[Image-based spatial reasoning data]
========================
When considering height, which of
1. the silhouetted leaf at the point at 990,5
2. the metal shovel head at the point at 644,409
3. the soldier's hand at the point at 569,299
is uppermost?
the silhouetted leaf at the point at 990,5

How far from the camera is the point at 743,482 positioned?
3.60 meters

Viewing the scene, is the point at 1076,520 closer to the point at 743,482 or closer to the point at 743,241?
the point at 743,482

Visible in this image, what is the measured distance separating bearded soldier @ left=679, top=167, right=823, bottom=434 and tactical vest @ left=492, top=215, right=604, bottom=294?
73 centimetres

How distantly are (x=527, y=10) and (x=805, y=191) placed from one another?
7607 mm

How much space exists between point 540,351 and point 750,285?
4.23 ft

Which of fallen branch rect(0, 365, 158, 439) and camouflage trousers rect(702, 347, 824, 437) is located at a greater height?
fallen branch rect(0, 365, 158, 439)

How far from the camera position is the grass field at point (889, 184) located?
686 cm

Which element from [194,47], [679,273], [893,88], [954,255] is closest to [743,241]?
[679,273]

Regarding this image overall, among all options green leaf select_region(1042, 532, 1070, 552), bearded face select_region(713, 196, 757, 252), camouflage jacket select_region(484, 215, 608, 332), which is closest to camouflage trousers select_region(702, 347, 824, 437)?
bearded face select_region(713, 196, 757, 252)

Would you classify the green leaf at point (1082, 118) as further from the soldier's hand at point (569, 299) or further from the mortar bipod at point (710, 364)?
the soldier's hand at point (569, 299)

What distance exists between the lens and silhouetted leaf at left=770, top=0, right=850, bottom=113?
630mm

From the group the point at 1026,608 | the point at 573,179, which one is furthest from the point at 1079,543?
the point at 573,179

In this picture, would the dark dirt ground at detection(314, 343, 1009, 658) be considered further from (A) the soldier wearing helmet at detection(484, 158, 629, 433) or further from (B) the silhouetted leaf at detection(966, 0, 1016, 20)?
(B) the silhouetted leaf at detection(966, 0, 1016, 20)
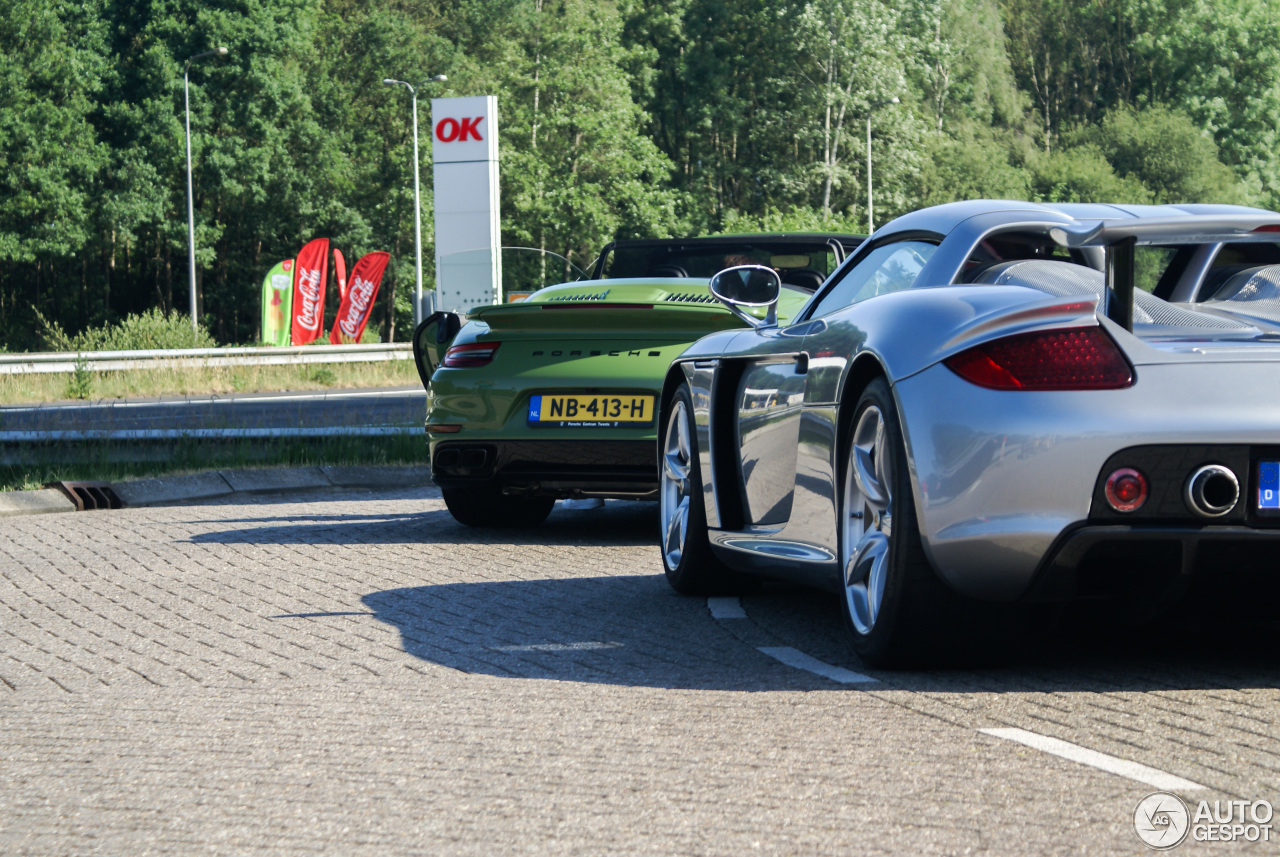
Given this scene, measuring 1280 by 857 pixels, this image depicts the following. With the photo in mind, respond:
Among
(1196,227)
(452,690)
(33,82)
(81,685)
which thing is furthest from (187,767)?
(33,82)

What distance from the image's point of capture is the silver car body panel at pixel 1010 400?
12.9 feet

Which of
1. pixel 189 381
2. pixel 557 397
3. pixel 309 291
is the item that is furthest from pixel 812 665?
pixel 309 291

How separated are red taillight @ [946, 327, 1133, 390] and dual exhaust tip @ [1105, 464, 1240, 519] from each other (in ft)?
0.72

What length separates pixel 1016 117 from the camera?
258ft

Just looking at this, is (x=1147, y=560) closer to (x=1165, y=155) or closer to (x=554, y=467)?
(x=554, y=467)

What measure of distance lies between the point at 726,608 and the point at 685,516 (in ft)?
1.34

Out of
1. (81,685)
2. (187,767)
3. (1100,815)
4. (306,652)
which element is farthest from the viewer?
(306,652)

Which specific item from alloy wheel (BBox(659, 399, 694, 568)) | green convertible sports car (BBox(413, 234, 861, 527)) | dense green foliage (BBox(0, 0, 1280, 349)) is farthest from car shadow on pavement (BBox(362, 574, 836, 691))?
dense green foliage (BBox(0, 0, 1280, 349))

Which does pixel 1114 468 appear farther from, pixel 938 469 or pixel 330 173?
pixel 330 173

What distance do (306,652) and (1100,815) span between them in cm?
288

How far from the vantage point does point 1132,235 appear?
4.17 metres

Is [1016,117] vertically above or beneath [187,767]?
above

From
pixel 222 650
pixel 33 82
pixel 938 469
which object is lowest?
pixel 222 650

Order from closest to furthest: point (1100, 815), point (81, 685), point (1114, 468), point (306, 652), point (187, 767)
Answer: point (1100, 815) < point (187, 767) < point (1114, 468) < point (81, 685) < point (306, 652)
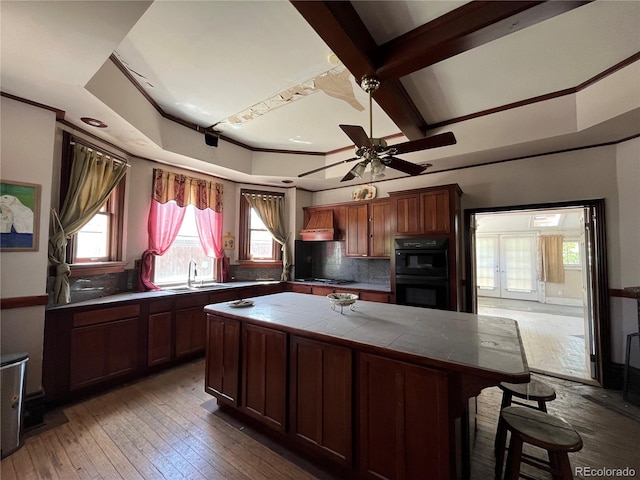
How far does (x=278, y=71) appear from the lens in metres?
2.37

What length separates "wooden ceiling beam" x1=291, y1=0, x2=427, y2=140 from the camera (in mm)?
1501

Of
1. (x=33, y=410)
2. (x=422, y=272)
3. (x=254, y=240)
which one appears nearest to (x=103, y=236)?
(x=33, y=410)

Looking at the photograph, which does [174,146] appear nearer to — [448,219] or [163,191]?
[163,191]

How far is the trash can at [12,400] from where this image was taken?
6.16ft

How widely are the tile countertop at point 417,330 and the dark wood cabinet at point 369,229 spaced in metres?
1.84

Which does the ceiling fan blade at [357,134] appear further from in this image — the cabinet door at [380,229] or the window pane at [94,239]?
the window pane at [94,239]

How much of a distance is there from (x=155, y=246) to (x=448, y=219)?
402cm

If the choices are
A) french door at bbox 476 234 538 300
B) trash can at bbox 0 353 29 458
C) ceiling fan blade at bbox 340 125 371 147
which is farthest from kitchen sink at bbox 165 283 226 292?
french door at bbox 476 234 538 300

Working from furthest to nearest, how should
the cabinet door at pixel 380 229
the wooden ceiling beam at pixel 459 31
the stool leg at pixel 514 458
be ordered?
1. the cabinet door at pixel 380 229
2. the wooden ceiling beam at pixel 459 31
3. the stool leg at pixel 514 458

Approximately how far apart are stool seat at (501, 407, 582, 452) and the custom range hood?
11.5ft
========================
* _To do_: Reproduce the listing above exactly from the line containing "How much of" through its last line, with both of those lines included.

* _Response to this exercise_:
How much of a distance is there from (x=155, y=246) to (x=448, y=219)?
402cm

If the choices are
A) french door at bbox 476 234 538 300
B) trash can at bbox 0 353 29 458
C) ceiling fan blade at bbox 340 125 371 147
which is farthest from kitchen sink at bbox 165 283 226 292?
french door at bbox 476 234 538 300

Working from furthest to nearest, how should
the cabinet door at pixel 380 229
the wooden ceiling beam at pixel 459 31
the stool leg at pixel 514 458
be ordered?
1. the cabinet door at pixel 380 229
2. the wooden ceiling beam at pixel 459 31
3. the stool leg at pixel 514 458

Approximately how far apart are stool seat at (501, 407, 582, 452) and the custom range hood?
11.5ft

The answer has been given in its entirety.